Basics
Description
Hypothyroidism that occurs after the neonatal period
Epidemiology
- May develop at any age
- Autoimmune thyroid disorders occur more frequently in children and adolescents with type 1 diabetes and other autoimmune conditions.
- Chronic lymphocytic thyroiditis prevalence correlates with iodine intake; countries with the highest dietary iodine also have the highest prevalence.
Risk Factors
Genetics
- Family history of thyroid disease or other autoimmune endocrinopathies increases risk.
- Genetic predisposition in patients with chronic lymphocytic thyroiditis; 30-40% of patients have a family history of thyroid disease, and up to 50% of their 1st-degree relatives have thyroid antibodies.

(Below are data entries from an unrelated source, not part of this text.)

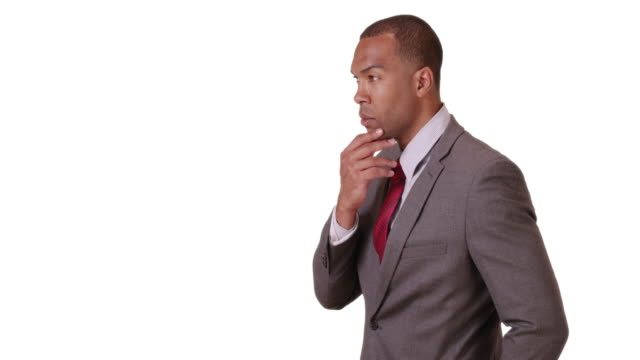 a black businessman looks out his office window on a white background - ladder of success stock videos & royalty-free footage
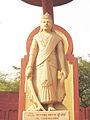Yudhishthira statue - Birla mandir.jpg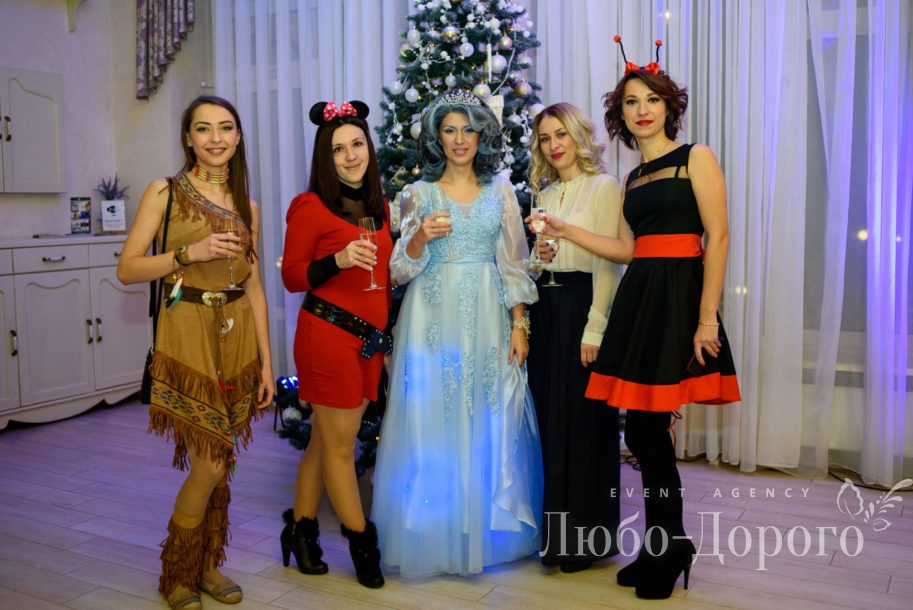Новогодний корпоратив или Снежная Королева - фото 31>
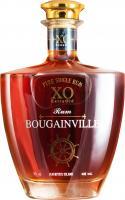 Bougainville X.O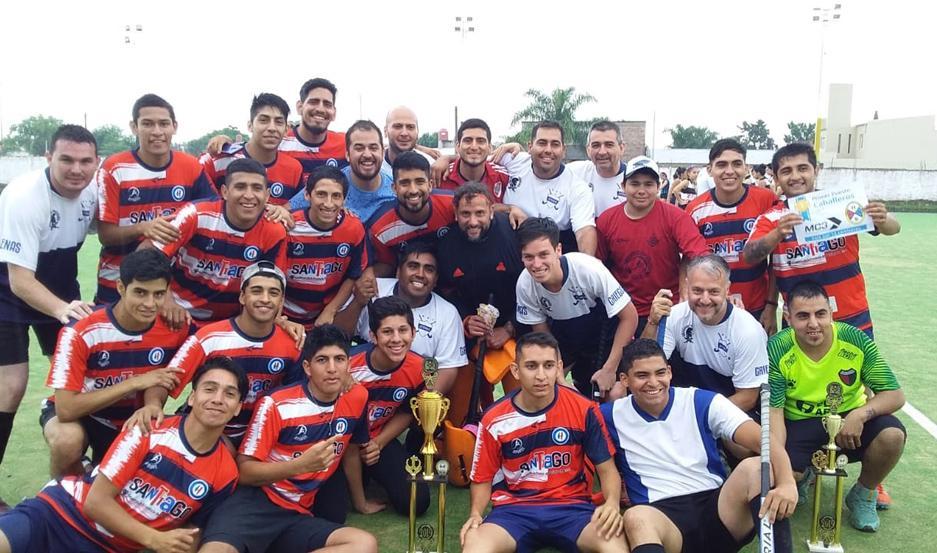 FELICES El seleccionado masculino terminó invicto en el certamen. En la final venció a San Luis 1 a 0.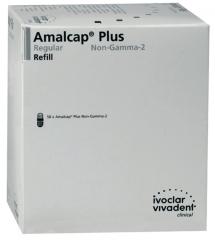Amalcap Plus  Ivoclar Vivadent 160218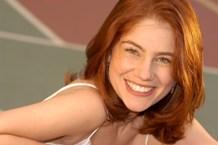 Juliana Baroni interpreta Míriam, que passa a disputar o amor de Marcos (Thiago Fragoso)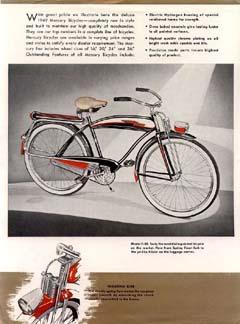 1949 Mercury Brochure pg2.jpg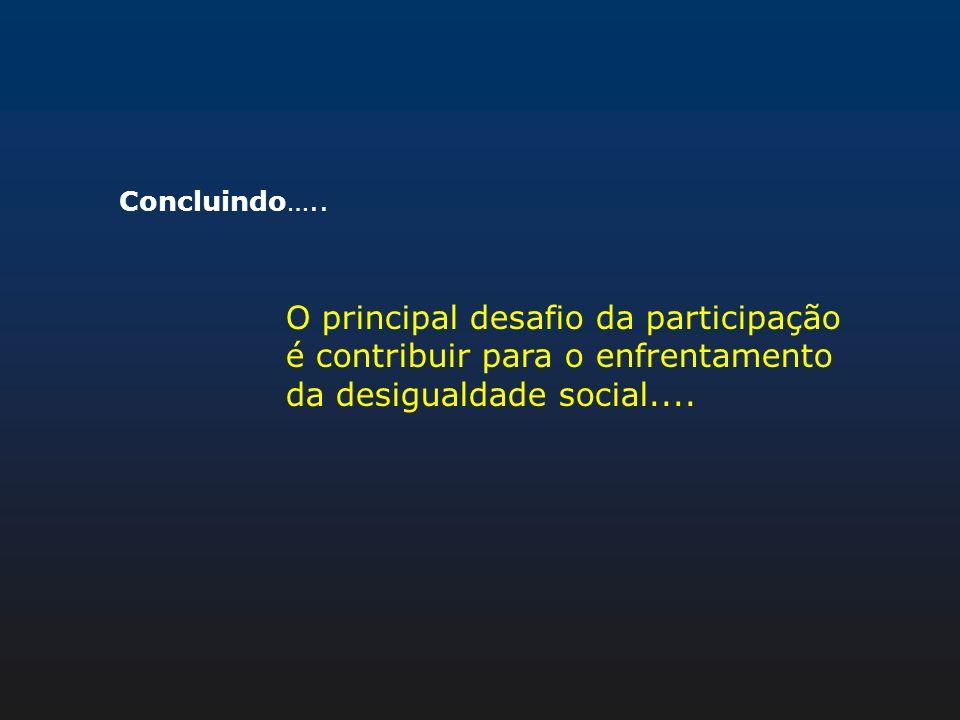 Concluindo….. O principal desafio da participação é contribuir para o enfrentamento da desigualdade social....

- Weak associations of chronic lymphocytic thyroiditis with certain human leukocyte antigen haplotypes; also associated with genotypes of cytotoxic T lymphocyte-associated 4 (CTLA4) and interleukin-18 (IL-18) genes.
- Autoimmune thyroid disease may be part of Schmidt syndrome (type II polyglandular autoimmune disease).
- Genetic syndromes associated with higher incidence of autoimmune thyroiditis:
- Down syndrome
- Turner syndrome (especially those with isochromosome Xq)
Etiology
- Myriad causes (see "Differential Diagnosis")
- Can result from thyroid gland dysfunction (primary hypothyroidism) or from pituitary/hypothalamic dysfunction leading to understimulation of the thyroid gland (secondary and tertiary hypothyroidism)
Commonly Associated Conditions
- Vitiligo
- Alopecia areata
- Pernicious anemia
- Other autoimmune conditions
Diagnosis
History
- Linear growth failure can be the first sign of thyroid dysfunction.
- Declining school performance is a sensitive marker for lethargy and reduced focus.
- Radiation exposure, history of type 1 diabetes, family history of other autoimmune disorders
- Signs and symptoms:
- Early primary hypothyroidism can be asymptomatic.
- Hypothyroid-related symptoms indicate progression from compensated to uncompensated hypothyroidism.
- Hypothyroidism may be preceded in some cases by temporary hyperthyroidism (Hashitoxicosis).
- Goiter may be the presenting sign of acquired hypothyroidism; tenderness suggests an infectious process.
Physical Exam
- Bradycardia: Thyroid hormone has cardiac effects.
- Short stature (or fall-off on growth curve) and increased upper/lower segment ratio: Euthyroidism is required to maintain normal growth.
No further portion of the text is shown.